• _What to produce_
Reproduce the data word for word, starting at its first line and ending at the line that contains "4. [222,145]".

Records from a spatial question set
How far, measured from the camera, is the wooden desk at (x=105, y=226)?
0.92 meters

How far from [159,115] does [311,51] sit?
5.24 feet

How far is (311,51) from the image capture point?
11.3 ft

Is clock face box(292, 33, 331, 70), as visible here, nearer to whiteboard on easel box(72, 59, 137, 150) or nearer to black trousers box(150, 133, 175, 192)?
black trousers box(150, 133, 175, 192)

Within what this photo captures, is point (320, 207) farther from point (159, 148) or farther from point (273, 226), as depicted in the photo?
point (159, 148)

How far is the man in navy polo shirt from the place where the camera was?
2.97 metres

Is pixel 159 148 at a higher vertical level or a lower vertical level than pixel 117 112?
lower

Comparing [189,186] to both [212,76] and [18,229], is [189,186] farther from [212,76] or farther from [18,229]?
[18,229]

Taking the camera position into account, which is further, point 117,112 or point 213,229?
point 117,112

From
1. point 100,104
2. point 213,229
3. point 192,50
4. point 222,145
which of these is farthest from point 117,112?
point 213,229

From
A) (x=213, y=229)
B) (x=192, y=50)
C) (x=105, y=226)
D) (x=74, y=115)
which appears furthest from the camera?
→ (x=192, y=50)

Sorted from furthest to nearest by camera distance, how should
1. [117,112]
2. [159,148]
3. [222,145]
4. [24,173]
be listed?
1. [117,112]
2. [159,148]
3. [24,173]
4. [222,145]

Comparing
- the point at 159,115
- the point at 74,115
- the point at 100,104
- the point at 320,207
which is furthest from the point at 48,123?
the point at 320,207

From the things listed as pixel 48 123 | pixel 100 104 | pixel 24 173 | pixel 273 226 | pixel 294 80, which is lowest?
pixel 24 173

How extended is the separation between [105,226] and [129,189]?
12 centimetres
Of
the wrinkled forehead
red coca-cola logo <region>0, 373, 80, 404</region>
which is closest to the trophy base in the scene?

• _Result_
How far, measured from the camera, is the wooden desk at (x=105, y=226)?
0.92 meters

How far from [159,115] does [311,51] sit?
5.24 feet

How far is (311,51) from the image capture point?
11.3 ft

Is clock face box(292, 33, 331, 70), as visible here, nearer to whiteboard on easel box(72, 59, 137, 150) or nearer to black trousers box(150, 133, 175, 192)?
black trousers box(150, 133, 175, 192)

Within what this photo captures, is point (320, 207) farther from point (159, 148) or farther from point (273, 226), as depicted in the photo?
point (159, 148)

How far is the man in navy polo shirt from the place where the camera was?
2.97 metres

Is pixel 159 148 at a higher vertical level or a lower vertical level than pixel 117 112?
lower

Comparing [189,186] to both [212,76] and [18,229], is [189,186] farther from [212,76] or farther from [18,229]?
[18,229]

Taking the camera position into account, which is further, point 117,112 or point 213,229?
point 117,112

From
1. point 100,104
2. point 213,229
3. point 192,50
4. point 222,145
which of these is farthest from point 117,112?
point 213,229

From
A) (x=213, y=229)
B) (x=192, y=50)
C) (x=105, y=226)
D) (x=74, y=115)
which appears furthest from the camera?
→ (x=192, y=50)

Sorted from furthest to nearest by camera distance, how should
1. [117,112]
2. [159,148]
3. [222,145]
4. [24,173]
be listed?
1. [117,112]
2. [159,148]
3. [24,173]
4. [222,145]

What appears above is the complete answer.